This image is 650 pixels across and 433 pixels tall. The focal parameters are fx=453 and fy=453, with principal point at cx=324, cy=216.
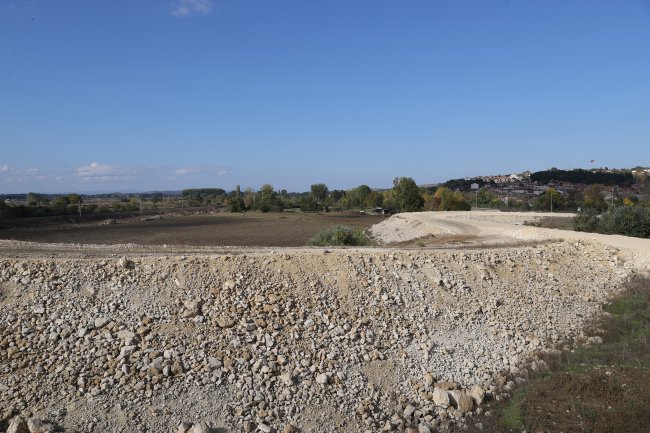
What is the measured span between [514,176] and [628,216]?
7128 inches

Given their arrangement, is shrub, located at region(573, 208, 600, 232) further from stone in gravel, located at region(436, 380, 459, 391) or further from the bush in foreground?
stone in gravel, located at region(436, 380, 459, 391)

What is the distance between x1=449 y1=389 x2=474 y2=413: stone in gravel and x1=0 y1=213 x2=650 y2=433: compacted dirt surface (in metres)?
0.03

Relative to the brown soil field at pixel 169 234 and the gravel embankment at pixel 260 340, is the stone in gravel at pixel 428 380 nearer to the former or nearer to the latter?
the gravel embankment at pixel 260 340

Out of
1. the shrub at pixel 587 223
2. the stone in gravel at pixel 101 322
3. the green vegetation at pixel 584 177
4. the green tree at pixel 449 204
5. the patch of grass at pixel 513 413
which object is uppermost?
the green vegetation at pixel 584 177

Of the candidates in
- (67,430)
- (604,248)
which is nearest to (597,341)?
(604,248)

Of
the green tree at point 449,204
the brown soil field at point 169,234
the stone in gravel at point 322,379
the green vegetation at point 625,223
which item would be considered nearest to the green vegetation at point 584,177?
the green tree at point 449,204

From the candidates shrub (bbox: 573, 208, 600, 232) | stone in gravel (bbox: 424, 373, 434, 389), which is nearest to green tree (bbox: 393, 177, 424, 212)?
shrub (bbox: 573, 208, 600, 232)

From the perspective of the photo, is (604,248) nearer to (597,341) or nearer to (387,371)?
(597,341)

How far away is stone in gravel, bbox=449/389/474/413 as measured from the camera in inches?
431

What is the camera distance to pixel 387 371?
11930 millimetres

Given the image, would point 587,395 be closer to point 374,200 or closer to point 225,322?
point 225,322

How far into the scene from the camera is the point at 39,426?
8867 millimetres

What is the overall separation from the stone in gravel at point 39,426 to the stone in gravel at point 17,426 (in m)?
0.09

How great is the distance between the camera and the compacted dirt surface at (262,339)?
9.91m
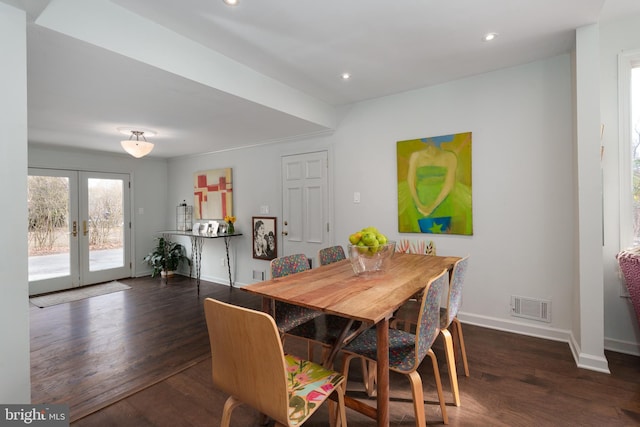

⁂

Given task
Copy all of the data above word for word, leaving out the pictures.

Answer
This image is 650 pixels across and 433 pixels tall. The focal parameters are fx=453 and fy=453, with principal point at cx=324, cy=216.
What is the measured span between [514,176] and [628,216]?
7128 inches

Given their arrangement, is shrub, located at region(573, 208, 600, 232) further from stone in gravel, located at region(436, 380, 459, 391) or further from the bush in foreground?
stone in gravel, located at region(436, 380, 459, 391)

What is the distance between x1=449 y1=389 x2=474 y2=413: stone in gravel and x1=0 y1=213 x2=650 y2=433: compacted dirt surface (in metres)?
0.03

Relative to the brown soil field at pixel 169 234 and the gravel embankment at pixel 260 340, is the stone in gravel at pixel 428 380 nearer to the former or nearer to the latter?
the gravel embankment at pixel 260 340

Out of
1. the shrub at pixel 587 223
2. the stone in gravel at pixel 101 322
3. the green vegetation at pixel 584 177
4. the green tree at pixel 449 204
5. the patch of grass at pixel 513 413
which object is uppermost?
the green vegetation at pixel 584 177

Of the candidates in
- (67,430)
- (604,248)
which is nearest to (597,341)?
(604,248)

Of
the green tree at point 449,204
the brown soil field at point 169,234
the stone in gravel at point 322,379
the green vegetation at point 625,223
which item would be considered nearest to the green vegetation at point 584,177?
the green tree at point 449,204

From the candidates shrub (bbox: 573, 208, 600, 232) | stone in gravel (bbox: 424, 373, 434, 389), which is nearest to green tree (bbox: 393, 177, 424, 212)?
shrub (bbox: 573, 208, 600, 232)

From the perspective of the photo, is (604,248) nearer to (597,341) or nearer to (387,371)?
(597,341)

How far away is stone in gravel, bbox=449/389/474/413 as measured from the camera in inches?
431

What is the camera distance to pixel 387 371?
11930 millimetres

Given the image, would point 587,395 be closer to point 374,200 or closer to point 225,322?
point 225,322

How far into the scene from the camera is the point at 39,426?
8867 millimetres

What is the overall separation from the stone in gravel at point 39,426 to the stone in gravel at point 17,426 (in m)?
0.09

How great is the distance between the camera and the compacted dirt surface at (262,339)?
9.91m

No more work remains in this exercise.